The National Interest

The National Interest
Fall 2001

Ukraine, Unexpected

by Steven Erlanger

 

Given the waste of the last dozen years, it is hard to remember the excitement and pride that the Soviet collapse brought to Ukraine, even as Kravchuk tried to balance a surging nationalism with his long fealty to Moscow. For all Ukraine’s pride and resentment of Russian arrogance toward its "little brothers" in Ukraine and Belarus, however, independence was thrust upon both Kiev and Minsk, and no one was ready. Ukraine found itself with an airline, consisting of the Aeroflot planes that happened to be on its territory, and with an economy it neither comprehended nor controlled. In Kiev in those days, economists suggested that as much as 80 percent of the enterprises on Ukrainian soil were controlled directly from Moscow, part of the clumsy system of centralized planning that made widgets in one place and scroggets in another thousands of miles away, and then put them together in a third city where the workers had no idea how the object in question was designed or made, let alone marketed and sold.

Ukraine also found itself, like Moldova and Tajikistan, to be a strange Communist confection. It had to cope with a formerly Polish west and a formerly Russian Crimea, tacked on to Ukraine in a fit of celebratory foolishness by Nikita Khrushchev in 1954. Khrushchev, himself a Ukrainian, was marking the 300th anniversary of the Treaty of Pereiaslav, which, Moscow had decreed, was the beginning of an eternal Russian-Ukrainian brotherhood; Ukrainian nationalists, especially in the diaspora, had always regarded it as less a treaty than a contract directed against an external enemy, quickly broken, as usual, by the czar.

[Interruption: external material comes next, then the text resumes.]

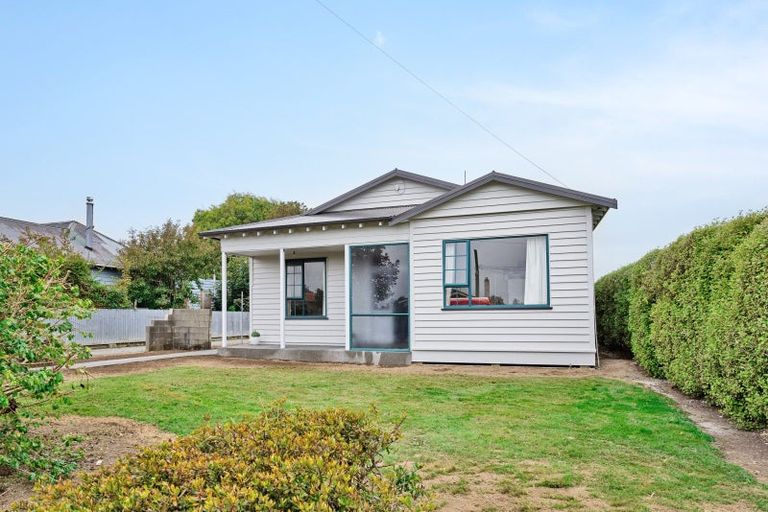 Photo of property in 40 Brown Street, Strathern, Invercargill, 9812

Its current territorial configuration makes the persistence of Ukrainian sovereignty itself, no matter how weakened it may become, something of a triumph. Interestingly enough, it has been helped in that regard to a large degree by the political nature of Boris Yeltsin. Yeltsin may have ended his presidency a bloated, drunken buffoon, but he colluded happily with Kravchuk to dismantle the Soviet Union and revive Ukraine as an independent country. Yeltsin bloviated about the rights of Russians abroad for political advantage, but he was not an imperialist, and Ukrainians (as well as the Balts) have much to thank him for—which is why, despite its general excellence and efforts to be fair to Russian arguments, Wilson's book has some bizarre mistakes and omissions. Certainly, the Stalin-induced famine in Ukraine should have received fuller treatment, as should the earlier careers of both Kravchuk and Kuchma as servants of the old regime.

There is no stranger mistake, however, than in Wilson's description of the key meeting in the Belarusian forest that spelled the end of the Soviet Union. Yeltsin met there in December 1991 with Kravchuk and Belarus's first leader, Stanislav Shushkevich. After a long, drunken evening, they got down to business the next day. Wilson quotes Kravchuk as saying about Yeltsin: "Boris Mikhailovich, as it seemed to me, understood by independence something different." Yeltsin's patronymic is Nikolayevich, not Mikhailovich, as even Wilson's editors should have known. It is one thing to misspell the name of Vaclav Klaus, which Wilson does, but Yeltsin? The Russian White House was shelled in 1993, not "bombed." And Wilson, for all his honorable efforts to provide cultural context, manages to call Isaac Babel’s famous character, Benya Krik, the King of Odessa, "Beria Krik", an odd Stalinist slip of the keyboard.